#### Selected passage

- Cover to The Uncanny X-Men #403

Publication information
- Publisher: Marvel Comics
- First appearance: The Uncanny X-Men #401 (Jan. 2002)
- Created by: Joe Casey Ron Garney

In-story information
- Base(s): X-Corps headquarters near Paris, France
- Member(s): Members

= X-Corps =

Fictional comic book group

The X-Corps is a fictional team appearing in American comic books published by Marvel Comics. Whether they were good or bad was left up to debate, even within the X-Men, but the team acted as a mutant police force created by former X-Man Banshee, in The Uncanny X-Men #401 (Jan. 2002). The team concept was created by Joe Casey and Ron Garney.

==History==

===Background===
Sean Cassidy (also known as Banshee) was a broken man. After the death of Moira MacTaggert—long-term ally of the X-Men and former lover of Banshee—and the closing of the Massachusetts Academy, home to Generation X for which he was a former headmaster of the group, he felt he had failed at everything in his life. He began to reevaluate the things in his life, and among those things was Charles Xavier's dream of peaceful coexistence between humans and mutants. In all his years of fighting alongside the X-Men, was there any real change that was enacted? With that thought, Banshee began to re-envision Xavier's dream in a daring new way: why not use mutants as a police force to regulate the activity of other mutants instead of waiting for a crisis to arise? With an abandoned A.I.M. facility, his links to Interpol, and the help of some of his former friends and pupils Banshee created the X-Corps. The force's goal was to police the mutant population in Europe.

Along with Multiple Man, his former students Husk, Jubilee, and M, former Alpha Flight member Radius, and one-time interim X-Men member Sunpyre, he formed the basis of his group. However, the distinct element that separated this group from other X-Men teams, was the inclusion of known terrorists, such as Avalanche, Blob, and later Fever Pitch. Originally, Banshee kept these supervillains in line, with the help of Mastermind. Banshee had captured her and manipulated her illusionary powers to keep the villains under his control. Also as a "guest" was the enigmatic Abyss, who was being studied by Sunpyre.

########

→ **Do this**
Transcribe the X-Corps passage from "In-story information" up to and including "and Ron Garney.".

#### Excerpted data

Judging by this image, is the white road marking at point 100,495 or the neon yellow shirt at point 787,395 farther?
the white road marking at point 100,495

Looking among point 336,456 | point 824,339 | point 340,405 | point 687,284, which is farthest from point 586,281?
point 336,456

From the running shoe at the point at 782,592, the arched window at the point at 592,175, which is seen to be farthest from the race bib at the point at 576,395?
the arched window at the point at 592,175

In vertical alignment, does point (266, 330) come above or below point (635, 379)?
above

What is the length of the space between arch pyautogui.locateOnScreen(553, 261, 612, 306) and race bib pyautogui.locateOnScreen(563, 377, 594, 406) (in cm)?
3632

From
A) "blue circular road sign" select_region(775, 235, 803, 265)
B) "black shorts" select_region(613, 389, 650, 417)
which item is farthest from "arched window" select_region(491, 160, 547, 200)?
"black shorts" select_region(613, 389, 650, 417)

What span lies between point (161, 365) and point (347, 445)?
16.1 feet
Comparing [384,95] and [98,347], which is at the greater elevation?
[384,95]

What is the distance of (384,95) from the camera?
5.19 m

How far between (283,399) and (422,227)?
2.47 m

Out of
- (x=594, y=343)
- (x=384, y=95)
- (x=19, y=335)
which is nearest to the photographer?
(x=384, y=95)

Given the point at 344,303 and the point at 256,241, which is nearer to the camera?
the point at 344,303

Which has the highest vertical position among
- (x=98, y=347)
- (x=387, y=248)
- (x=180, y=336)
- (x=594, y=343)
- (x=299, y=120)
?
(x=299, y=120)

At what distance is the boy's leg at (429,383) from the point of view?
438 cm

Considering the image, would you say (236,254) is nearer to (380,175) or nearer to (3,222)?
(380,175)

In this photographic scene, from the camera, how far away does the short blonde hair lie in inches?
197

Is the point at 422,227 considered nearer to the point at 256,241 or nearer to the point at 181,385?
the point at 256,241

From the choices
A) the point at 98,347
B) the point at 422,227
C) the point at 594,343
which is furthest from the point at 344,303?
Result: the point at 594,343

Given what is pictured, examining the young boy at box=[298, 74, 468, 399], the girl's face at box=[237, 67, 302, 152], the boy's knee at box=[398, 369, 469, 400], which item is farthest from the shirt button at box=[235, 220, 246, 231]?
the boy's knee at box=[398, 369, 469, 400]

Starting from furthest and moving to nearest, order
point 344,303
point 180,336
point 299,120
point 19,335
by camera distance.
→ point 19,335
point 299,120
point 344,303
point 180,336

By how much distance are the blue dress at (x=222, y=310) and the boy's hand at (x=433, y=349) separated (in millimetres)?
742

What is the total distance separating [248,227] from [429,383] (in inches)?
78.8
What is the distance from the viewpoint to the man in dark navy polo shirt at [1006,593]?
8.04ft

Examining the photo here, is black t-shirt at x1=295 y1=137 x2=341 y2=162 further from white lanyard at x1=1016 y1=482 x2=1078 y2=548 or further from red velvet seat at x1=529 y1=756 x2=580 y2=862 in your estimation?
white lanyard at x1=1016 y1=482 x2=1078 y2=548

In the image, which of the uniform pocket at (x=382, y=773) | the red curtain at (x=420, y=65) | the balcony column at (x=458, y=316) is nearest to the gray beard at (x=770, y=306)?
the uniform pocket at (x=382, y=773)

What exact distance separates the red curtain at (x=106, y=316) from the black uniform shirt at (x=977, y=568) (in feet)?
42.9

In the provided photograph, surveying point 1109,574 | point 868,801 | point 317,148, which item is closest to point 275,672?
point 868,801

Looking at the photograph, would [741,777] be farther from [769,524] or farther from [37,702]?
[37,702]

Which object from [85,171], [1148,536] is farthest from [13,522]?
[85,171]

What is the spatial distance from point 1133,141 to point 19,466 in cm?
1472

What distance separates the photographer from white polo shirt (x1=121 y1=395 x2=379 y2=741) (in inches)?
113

########

→ **Correct answer**
In-story information
- Base(s): X-Corps headquarters near Paris, France
- Member(s): Members

= X-Corps =

Fictional comic book group

The X-Corps is a fictional team appearing in American comic books published by Marvel Comics. Whether they were good or bad was left up to debate, even within the X-Men, but the team acted as a mutant police force created by former X-Man Banshee, in The Uncanny X-Men #401 (Jan. 2002). The team concept was created by Joe Casey and Ron Garney.